While the need to meet these objections is manifest equally obvious should be the need to avoid replacing an arbitrarily devised plan with a similarly conceived alternative. Regardless of authoritarian rulers’ reasons for favouring them, the local government institutions have a pivotal role in raising the edifice of good governance.
The two-tier (federal and provincial) system of governance can answer the demands of neither efficiency nor democracy. Just as the provinces have an irresistible case for the decentralisation of the federation’s powers they will have to accept local governments as a duly defined third tier of constitutional authority. The provinces will do good to themselves and also to the people by approaching the question of local government through public debate and a careful assessment of possibilities of reform and of pitfalls on the way.
Similarly the suggestions being made for changes in the Police Order 2002 should be critically examined. This Order was designed to meet the long-felt need to replace the Police Act of 1861 with a more humane and adequately effective legislation. It was also conceived within the context of the devolution plan. The foundation of provincial governments’ hostility to this measure too was laid in the sponsors’ arrogance in denying them opportunity to be heard during the deliberations for reforms, despite the fact that policing fell within the provinces’ jurisdiction. They were unable to secure changes in the draft of the alternative legislation during the extended public debate on it.
However, the Police Order ran into rough weather soon after its enforcement. The federal authority’s love for its brainchild started waning quite early and it delayed the formation of the Central Public Safety Commission, which was needed to keep a check on the autonomous functioning of the police force, and the provincial governments started nibbling at some of the Order’s healthier provisions. While it was not possible to prevent the inspectors general of police, quite unnecessarily designated as provincial police officers, from supplanting home secretaries as secretaries to provincial governments the chief ministers succeeded in getting their right to superintendence, directly or through chief/home secretaries, recognised.
The police chiefs’ security of tenure, about which the authors of the Order had waxed a great deal, was also abandoned. It can safely be argued that the federal authority considerably weakened its case by failing to ensure the Order’s enforcement with the vigour and earnestness it warranted.

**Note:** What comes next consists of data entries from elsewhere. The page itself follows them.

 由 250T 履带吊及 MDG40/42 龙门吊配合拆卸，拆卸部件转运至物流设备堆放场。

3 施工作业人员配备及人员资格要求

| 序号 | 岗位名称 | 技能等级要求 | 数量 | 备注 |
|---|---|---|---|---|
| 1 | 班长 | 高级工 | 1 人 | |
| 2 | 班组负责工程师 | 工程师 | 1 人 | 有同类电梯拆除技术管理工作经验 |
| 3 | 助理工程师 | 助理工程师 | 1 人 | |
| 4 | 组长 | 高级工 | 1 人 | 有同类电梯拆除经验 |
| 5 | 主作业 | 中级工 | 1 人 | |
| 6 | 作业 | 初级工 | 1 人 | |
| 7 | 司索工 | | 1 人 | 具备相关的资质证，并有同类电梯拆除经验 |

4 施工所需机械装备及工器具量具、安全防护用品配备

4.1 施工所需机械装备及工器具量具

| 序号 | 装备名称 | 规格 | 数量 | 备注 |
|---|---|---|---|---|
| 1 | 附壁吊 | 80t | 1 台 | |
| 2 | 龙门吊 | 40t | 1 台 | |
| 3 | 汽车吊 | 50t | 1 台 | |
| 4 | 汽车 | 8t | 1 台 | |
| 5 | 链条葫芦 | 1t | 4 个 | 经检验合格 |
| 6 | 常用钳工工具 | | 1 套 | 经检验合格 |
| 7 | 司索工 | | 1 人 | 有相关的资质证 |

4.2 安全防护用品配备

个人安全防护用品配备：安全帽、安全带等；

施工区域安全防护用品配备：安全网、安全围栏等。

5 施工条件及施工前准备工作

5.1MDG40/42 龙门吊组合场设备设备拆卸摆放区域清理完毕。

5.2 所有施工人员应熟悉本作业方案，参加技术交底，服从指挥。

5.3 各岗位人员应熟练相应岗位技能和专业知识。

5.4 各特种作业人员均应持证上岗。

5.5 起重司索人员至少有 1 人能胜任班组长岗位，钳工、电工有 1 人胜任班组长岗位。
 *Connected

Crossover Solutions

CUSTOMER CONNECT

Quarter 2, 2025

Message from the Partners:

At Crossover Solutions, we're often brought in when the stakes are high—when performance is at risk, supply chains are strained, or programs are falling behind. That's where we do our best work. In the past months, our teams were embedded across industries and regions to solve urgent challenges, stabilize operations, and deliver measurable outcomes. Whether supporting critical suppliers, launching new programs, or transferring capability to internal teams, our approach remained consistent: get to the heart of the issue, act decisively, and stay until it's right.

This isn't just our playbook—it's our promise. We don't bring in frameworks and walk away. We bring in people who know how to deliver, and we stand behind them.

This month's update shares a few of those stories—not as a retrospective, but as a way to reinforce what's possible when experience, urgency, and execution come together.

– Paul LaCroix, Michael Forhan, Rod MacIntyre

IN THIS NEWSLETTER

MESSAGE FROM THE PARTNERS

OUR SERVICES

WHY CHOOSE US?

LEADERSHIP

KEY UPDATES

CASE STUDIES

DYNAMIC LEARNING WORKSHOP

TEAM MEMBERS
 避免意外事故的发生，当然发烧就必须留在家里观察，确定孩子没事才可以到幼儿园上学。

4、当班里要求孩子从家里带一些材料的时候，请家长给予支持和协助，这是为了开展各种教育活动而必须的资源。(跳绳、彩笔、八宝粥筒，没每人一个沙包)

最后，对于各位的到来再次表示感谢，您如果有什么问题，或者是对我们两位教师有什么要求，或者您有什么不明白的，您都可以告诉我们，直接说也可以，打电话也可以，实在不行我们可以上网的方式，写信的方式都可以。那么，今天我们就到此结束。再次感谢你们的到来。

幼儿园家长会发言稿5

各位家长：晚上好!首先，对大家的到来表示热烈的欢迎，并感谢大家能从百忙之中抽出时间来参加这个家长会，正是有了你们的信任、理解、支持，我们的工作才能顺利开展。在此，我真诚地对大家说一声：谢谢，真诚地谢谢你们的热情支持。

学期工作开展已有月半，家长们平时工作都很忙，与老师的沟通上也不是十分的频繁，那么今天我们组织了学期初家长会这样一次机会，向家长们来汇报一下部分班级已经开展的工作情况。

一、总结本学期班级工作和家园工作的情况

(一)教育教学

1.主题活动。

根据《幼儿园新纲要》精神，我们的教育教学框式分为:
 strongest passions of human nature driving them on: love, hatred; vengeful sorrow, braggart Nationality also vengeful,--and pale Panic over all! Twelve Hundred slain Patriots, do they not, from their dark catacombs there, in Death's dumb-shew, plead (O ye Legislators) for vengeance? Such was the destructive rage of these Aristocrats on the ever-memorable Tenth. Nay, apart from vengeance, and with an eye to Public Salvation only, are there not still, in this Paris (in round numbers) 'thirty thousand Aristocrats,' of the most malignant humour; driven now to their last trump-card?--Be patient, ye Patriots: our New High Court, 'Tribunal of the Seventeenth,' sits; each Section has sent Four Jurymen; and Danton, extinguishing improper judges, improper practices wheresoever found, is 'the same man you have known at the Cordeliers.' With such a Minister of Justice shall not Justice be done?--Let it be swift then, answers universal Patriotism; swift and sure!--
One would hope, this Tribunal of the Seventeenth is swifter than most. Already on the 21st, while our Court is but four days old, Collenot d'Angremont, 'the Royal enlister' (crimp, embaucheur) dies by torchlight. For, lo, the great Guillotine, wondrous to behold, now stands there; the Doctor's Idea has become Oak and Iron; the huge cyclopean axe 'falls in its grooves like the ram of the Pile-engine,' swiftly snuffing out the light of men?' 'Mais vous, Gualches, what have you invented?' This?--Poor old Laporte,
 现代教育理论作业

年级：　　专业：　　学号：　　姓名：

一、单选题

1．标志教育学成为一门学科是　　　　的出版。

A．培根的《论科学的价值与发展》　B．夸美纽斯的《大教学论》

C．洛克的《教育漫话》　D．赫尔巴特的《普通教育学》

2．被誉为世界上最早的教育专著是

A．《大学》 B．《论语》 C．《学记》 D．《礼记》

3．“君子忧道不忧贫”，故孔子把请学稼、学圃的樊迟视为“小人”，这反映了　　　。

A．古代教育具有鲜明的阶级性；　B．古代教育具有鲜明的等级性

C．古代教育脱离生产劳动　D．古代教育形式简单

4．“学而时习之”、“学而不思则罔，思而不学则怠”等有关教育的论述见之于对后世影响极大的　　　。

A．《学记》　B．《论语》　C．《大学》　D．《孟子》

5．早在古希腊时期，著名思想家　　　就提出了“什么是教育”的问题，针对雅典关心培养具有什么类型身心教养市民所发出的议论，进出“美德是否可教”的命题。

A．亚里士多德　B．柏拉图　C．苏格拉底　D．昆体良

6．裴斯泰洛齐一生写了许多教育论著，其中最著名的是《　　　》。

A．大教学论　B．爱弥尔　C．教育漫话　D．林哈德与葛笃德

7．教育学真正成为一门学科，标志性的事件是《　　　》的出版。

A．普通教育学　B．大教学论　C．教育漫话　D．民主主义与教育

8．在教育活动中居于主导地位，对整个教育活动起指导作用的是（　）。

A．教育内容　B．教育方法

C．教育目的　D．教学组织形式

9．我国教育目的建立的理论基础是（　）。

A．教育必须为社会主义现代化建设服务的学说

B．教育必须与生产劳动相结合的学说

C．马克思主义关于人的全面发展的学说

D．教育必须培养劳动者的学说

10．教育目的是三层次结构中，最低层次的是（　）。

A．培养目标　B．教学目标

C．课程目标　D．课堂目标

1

The provinces are now reported to be pressing for undoing the separation of the prosecution branch from the investigation wing. There are also reports of a move to merge the investigation and registration branches. The creation of separate branches for prosecution, investigation and registration functions of the police had been suggested by a number of expert bodies much before the National Reconstruction Bureau’s birth. These suggestions had grown out of many rounds of public debate and addressed the problems of inefficiency and corruption both. It is difficult to endorse the move for restoration of status quo ante in the absence of a cogent and convincing statement of objectives.
That all administrative mechanisms need periodic updating will not be denied. It is also possible that the changes in some key institutions of governance discussed here have been inspired by considerations of public good. But then the way to purgatory is often paved with good intentions. Ad hoc decisions may sometimes prove good but that does not establish a principle.
Sound administrative change must be backed by a considerable body of literature on the subject, a record of broad-based debate, and consultation with the representatives of the people. Pakistan has already suffered much from the tradition of ad hocism. It needs to break away from this style of governance instead of enlarging the scope of ad hocism.